## Instructions for the task
Provide the entries once more, identical in every word.

## Provided records
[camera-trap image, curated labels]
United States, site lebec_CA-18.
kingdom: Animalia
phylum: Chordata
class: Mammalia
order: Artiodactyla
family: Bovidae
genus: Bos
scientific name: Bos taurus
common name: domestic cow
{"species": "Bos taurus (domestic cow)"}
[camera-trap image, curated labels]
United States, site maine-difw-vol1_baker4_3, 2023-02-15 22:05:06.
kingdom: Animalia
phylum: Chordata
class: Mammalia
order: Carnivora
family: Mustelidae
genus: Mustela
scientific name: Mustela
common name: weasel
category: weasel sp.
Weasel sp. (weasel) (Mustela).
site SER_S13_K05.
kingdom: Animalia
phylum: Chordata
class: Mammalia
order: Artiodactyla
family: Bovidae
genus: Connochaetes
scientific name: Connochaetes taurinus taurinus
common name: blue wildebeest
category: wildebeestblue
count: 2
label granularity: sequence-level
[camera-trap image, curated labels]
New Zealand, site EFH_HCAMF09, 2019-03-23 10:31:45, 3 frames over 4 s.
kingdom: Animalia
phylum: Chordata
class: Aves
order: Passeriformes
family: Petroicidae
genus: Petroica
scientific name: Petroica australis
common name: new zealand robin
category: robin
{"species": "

## Response box
[camera-trap image, curated labels]
United States, site lebec_CA-18.
kingdom: Animalia
phylum: Chordata
class: Mammalia
order: Artiodactyla
family: Bovidae
genus: Bos
scientific name: Bos taurus
common name: domestic cow
{"species": "Bos taurus (domestic cow)"}
[camera-trap image, curated labels]
United States, site maine-difw-vol1_baker4_3, 2023-02-15 22:05:06.
kingdom: Animalia
phylum: Chordata
class: Mammalia
order: Carnivora
family: Mustelidae
genus: Mustela
scientific name: Mustela
common name: weasel
category: weasel sp.
Weasel sp. (weasel) (Mustela).
site SER_S13_K05.
kingdom: Animalia
phylum: Chordata
class: Mammalia
order: Artiodactyla
family: Bovidae
genus: Connochaetes
scientific name: Connochaetes taurinus taurinus
common name: blue wildebeest
category: wildebeestblue
count: 2
label granularity: sequence-level
[camera-trap image, curated labels]
New Zealand, site EFH_HCAMF09, 2019-03-23 10:31:45, 3 frames over 4 s.
kingdom: Animalia
phylum: Chordata
class: Aves
order: Passeriformes
family: Petroicidae
genus: Petroica
scientific name: Petroica australis
common name: new zealand robin
category: robin
{"species": "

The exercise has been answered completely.